In 1986 nam de Europese Economische Gemeenschap de EDIFACT/UN standaard voor Electronic Data Interchange (EDI) aan, die een directe dialoog tussen de computers van grote distributeurs en hun leveranciers mogelijk zou maken, en dus leveringen die direct door voorraadniveaus worden gecontroleerd (just-in-time management).

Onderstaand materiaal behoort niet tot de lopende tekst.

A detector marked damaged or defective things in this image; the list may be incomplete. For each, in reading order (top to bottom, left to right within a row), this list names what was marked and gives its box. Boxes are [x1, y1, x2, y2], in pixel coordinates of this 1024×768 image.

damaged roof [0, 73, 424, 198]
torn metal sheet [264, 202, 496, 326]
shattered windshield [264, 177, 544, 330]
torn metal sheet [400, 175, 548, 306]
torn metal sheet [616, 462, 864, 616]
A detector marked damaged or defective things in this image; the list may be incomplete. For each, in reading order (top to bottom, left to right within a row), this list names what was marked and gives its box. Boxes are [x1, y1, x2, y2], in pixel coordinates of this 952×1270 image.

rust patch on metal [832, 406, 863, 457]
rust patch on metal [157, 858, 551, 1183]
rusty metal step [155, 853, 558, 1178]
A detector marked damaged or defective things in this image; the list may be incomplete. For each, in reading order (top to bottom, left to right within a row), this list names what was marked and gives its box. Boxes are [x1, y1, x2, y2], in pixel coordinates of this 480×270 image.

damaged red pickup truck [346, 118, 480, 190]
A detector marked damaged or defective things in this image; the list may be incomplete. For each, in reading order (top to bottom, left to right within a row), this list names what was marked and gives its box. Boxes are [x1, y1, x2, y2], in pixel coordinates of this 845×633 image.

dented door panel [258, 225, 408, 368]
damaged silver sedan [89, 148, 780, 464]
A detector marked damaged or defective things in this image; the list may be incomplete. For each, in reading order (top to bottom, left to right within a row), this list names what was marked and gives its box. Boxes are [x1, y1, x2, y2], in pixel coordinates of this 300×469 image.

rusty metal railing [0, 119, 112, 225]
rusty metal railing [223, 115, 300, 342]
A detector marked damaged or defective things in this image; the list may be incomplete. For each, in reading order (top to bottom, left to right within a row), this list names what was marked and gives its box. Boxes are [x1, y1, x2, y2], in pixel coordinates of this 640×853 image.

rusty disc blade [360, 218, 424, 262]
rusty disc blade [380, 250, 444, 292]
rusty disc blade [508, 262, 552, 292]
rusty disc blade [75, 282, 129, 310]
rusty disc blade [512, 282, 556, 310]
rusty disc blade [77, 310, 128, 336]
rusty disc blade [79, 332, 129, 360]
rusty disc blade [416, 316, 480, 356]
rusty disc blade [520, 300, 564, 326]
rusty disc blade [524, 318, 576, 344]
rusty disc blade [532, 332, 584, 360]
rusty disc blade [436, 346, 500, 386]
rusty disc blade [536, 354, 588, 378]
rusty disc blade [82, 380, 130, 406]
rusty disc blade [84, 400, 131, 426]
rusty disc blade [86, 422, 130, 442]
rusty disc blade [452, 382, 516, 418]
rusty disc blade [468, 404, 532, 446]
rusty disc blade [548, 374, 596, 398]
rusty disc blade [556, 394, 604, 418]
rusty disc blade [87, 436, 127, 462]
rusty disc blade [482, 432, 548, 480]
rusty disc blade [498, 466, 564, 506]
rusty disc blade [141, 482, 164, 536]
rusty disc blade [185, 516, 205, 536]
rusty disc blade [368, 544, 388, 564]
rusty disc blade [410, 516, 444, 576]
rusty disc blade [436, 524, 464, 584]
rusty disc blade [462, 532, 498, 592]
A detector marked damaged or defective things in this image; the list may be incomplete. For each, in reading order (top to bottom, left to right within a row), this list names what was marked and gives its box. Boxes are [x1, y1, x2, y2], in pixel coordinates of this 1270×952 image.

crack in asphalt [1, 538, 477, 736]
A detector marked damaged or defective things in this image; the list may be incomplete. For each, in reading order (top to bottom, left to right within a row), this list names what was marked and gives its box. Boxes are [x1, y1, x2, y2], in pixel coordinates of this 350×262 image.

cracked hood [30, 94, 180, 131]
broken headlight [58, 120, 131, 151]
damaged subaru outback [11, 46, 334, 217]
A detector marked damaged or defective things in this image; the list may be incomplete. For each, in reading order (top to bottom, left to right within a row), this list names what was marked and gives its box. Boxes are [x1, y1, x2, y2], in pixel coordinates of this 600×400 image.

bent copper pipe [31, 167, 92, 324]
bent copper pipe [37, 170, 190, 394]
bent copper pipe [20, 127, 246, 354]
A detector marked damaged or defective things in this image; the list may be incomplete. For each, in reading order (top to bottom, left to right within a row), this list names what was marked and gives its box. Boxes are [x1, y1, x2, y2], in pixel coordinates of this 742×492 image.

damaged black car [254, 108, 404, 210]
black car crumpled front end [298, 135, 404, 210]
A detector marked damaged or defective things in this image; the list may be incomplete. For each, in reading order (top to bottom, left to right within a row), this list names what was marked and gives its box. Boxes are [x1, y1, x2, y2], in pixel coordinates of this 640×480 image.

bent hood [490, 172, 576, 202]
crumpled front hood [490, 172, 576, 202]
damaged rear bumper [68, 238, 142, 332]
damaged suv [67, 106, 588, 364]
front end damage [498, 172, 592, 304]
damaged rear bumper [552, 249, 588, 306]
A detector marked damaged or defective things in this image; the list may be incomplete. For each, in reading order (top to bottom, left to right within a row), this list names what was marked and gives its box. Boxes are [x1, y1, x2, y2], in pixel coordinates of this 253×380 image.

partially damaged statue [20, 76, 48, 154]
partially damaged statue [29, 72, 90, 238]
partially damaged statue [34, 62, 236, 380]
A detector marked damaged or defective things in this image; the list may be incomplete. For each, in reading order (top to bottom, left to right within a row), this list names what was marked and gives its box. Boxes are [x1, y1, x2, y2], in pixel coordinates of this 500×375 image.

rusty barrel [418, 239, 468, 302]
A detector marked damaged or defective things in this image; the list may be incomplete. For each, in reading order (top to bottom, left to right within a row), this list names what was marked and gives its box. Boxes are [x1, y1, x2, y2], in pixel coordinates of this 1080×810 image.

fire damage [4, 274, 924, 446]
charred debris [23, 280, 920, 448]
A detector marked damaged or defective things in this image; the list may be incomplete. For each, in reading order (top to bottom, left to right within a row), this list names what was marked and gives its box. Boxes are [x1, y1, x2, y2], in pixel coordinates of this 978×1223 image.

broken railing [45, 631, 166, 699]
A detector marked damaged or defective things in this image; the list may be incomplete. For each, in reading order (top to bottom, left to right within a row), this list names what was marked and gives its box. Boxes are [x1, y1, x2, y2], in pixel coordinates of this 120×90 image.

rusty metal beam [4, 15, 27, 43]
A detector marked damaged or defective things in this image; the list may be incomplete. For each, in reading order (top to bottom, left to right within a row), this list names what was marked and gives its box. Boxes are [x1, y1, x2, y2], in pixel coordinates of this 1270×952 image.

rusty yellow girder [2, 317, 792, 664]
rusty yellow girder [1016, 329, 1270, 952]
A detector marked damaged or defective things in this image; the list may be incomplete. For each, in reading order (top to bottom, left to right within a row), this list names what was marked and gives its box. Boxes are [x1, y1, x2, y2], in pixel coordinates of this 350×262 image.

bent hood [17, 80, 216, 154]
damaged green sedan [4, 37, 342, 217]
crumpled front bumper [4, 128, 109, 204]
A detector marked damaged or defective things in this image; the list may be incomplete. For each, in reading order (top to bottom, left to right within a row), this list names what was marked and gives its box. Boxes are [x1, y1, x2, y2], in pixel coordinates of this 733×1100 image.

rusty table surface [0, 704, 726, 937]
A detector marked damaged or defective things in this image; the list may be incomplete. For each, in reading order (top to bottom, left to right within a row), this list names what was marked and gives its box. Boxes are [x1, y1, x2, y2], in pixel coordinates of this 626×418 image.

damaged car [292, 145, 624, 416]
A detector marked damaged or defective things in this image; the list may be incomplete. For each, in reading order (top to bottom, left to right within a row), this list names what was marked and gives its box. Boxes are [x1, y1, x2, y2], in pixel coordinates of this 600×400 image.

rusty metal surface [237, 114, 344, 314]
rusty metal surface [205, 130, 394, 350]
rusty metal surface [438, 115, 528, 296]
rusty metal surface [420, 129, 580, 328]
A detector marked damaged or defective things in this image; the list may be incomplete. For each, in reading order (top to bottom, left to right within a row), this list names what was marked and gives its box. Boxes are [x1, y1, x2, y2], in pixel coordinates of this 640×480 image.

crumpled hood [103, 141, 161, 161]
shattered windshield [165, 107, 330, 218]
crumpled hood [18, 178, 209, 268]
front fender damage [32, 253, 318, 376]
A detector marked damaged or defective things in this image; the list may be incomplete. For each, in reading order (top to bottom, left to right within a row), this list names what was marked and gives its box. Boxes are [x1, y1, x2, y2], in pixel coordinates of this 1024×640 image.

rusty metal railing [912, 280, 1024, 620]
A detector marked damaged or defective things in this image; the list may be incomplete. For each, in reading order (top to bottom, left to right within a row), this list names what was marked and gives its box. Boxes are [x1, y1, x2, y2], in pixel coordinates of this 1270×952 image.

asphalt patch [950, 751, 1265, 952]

Het opleggen van dubbele tanks aan benzinestations vanaf 1999 symboliseert de groeiende bezorgdheid over het milieu en de gevolgen daarvan in de vorm van beperkingen voor detailhandelaren. In 2002 was de overgang naar de euro een grote zorg voor kleine detailhandelaren, zo erg zelfs dat sommigen besloten hun zaak te sluiten, terwijl anderen deze gebeurtenis nog steeds aanhalen als een van de slechte tijden die ze hebben meegemaakt. In datzelfde jaar symboliseerde de oprichting van het Federaal Agentschap voor de Veiligheid van de Voedselketen (FAVV) in de nasleep van de gekkekoeiencrisis de toenemende controles van allerlei aard waaraan retailers worden onderworpen.

Hoewel het niet mogelijk is om de overgang te dateren, zijn werving en beheer van personeel ook complexer geworden, tot het punt dat een aantal kleine bedrijven gebruik maakt van een sociaal secretariaat (wat een extra betaalde dienst is). Het opleggen van een fraudebestrijdingsmodel in de horeca maakt deel uit van dezelfde trend. En de opkomst van e‑commerce baart retailers nog meer zorgen.

Het gevolg van deze ontwikkelingen is dat de omzet die nodig is om winstgevend te zijn is toegenomen, en daarmee ook het benodigde vloeroppervlak.